Your goal:
Only the number is needed: count the lines below that hold the string "site".

Given data:

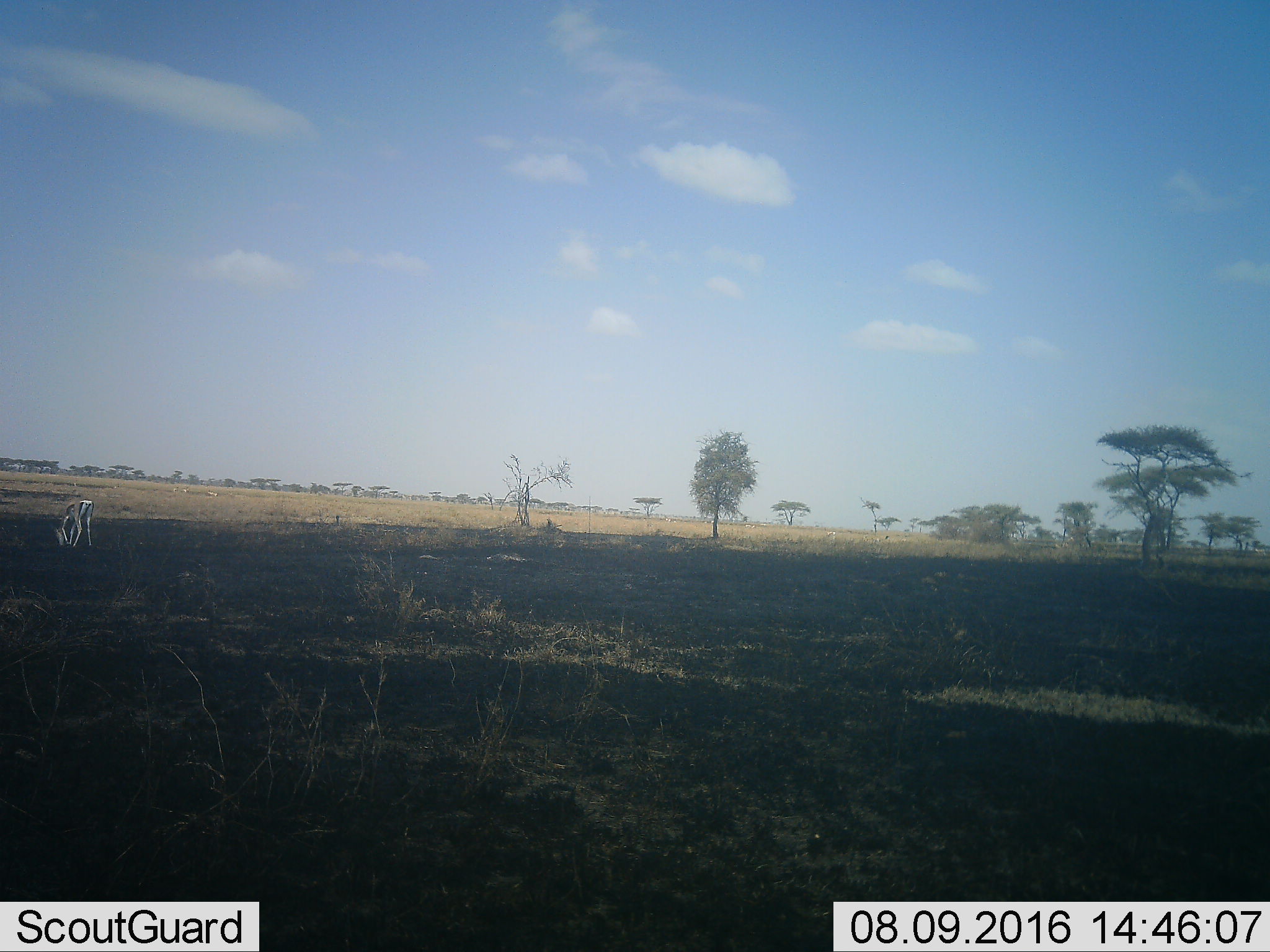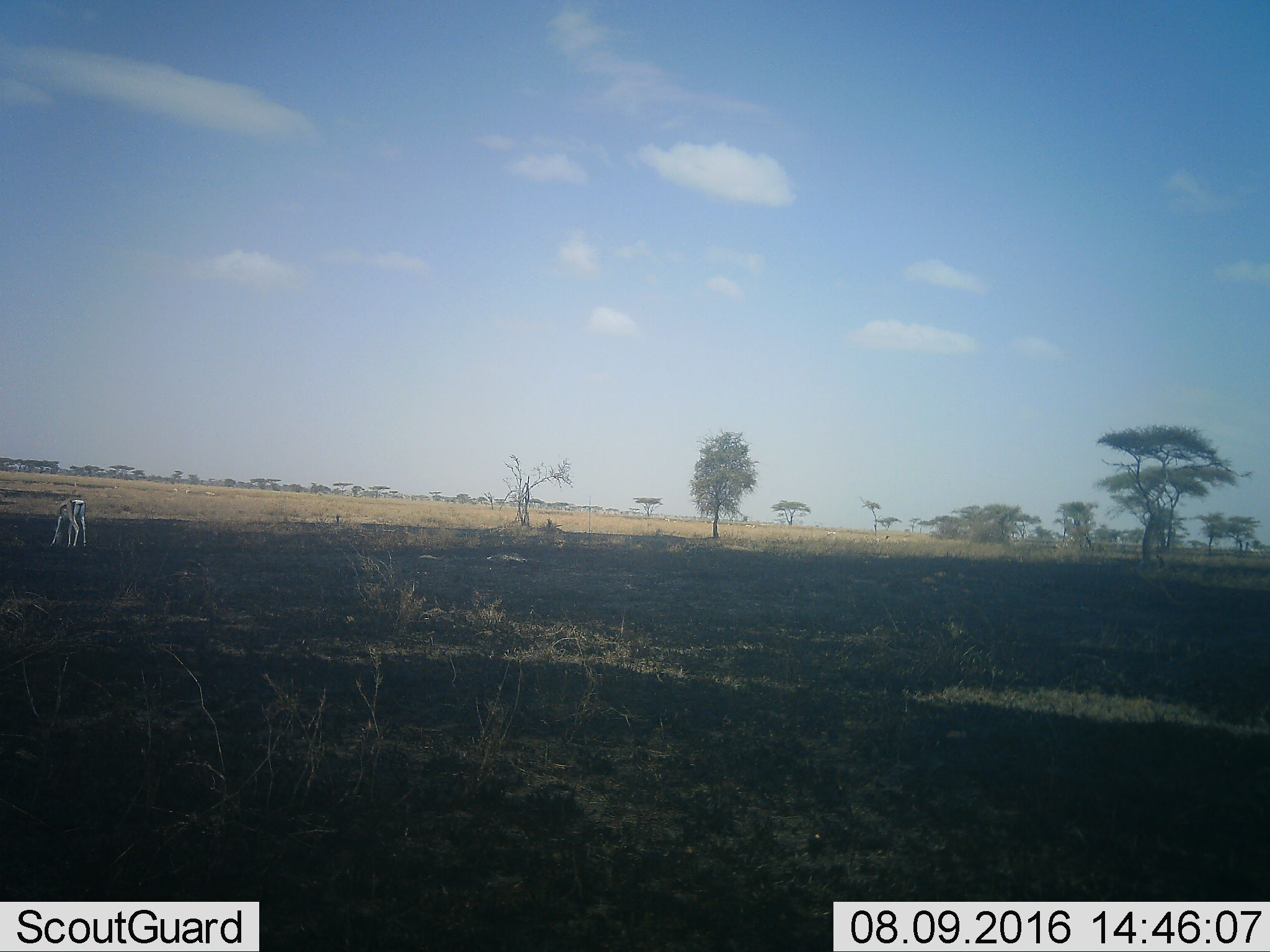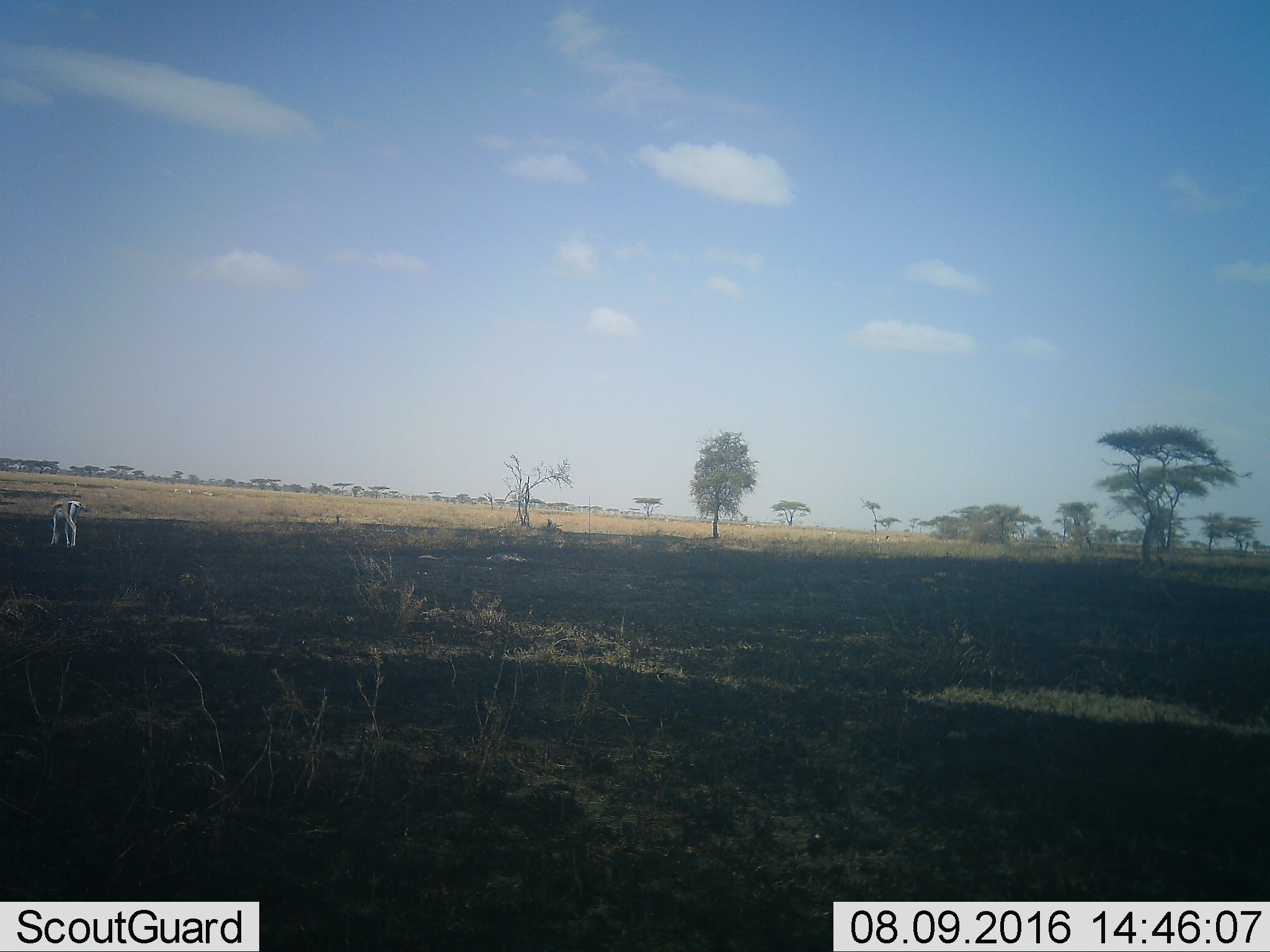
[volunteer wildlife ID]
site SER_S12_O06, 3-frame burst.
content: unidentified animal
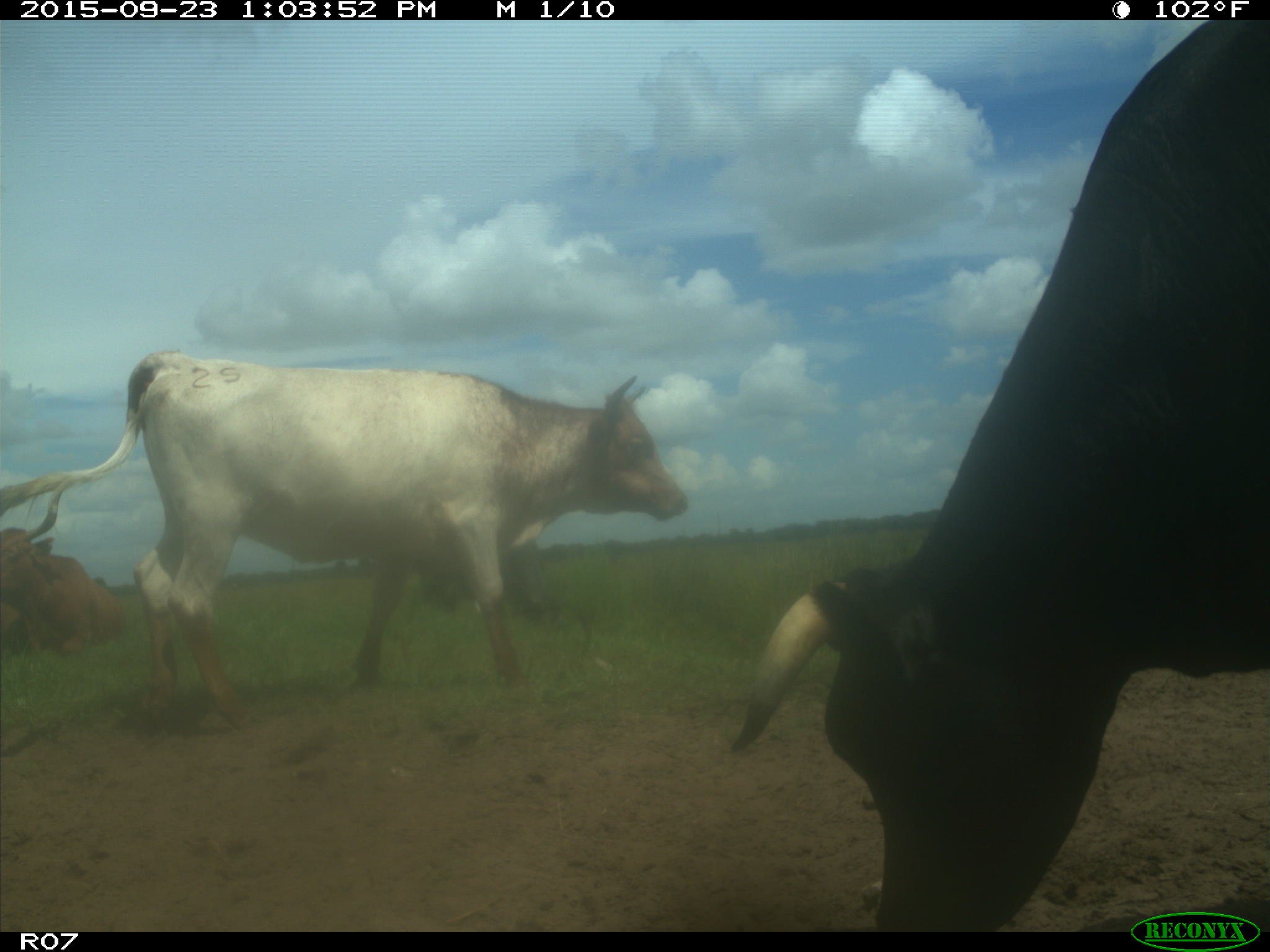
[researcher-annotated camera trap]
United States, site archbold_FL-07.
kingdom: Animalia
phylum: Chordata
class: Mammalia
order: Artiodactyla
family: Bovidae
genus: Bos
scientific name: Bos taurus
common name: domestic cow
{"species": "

Your solution:
2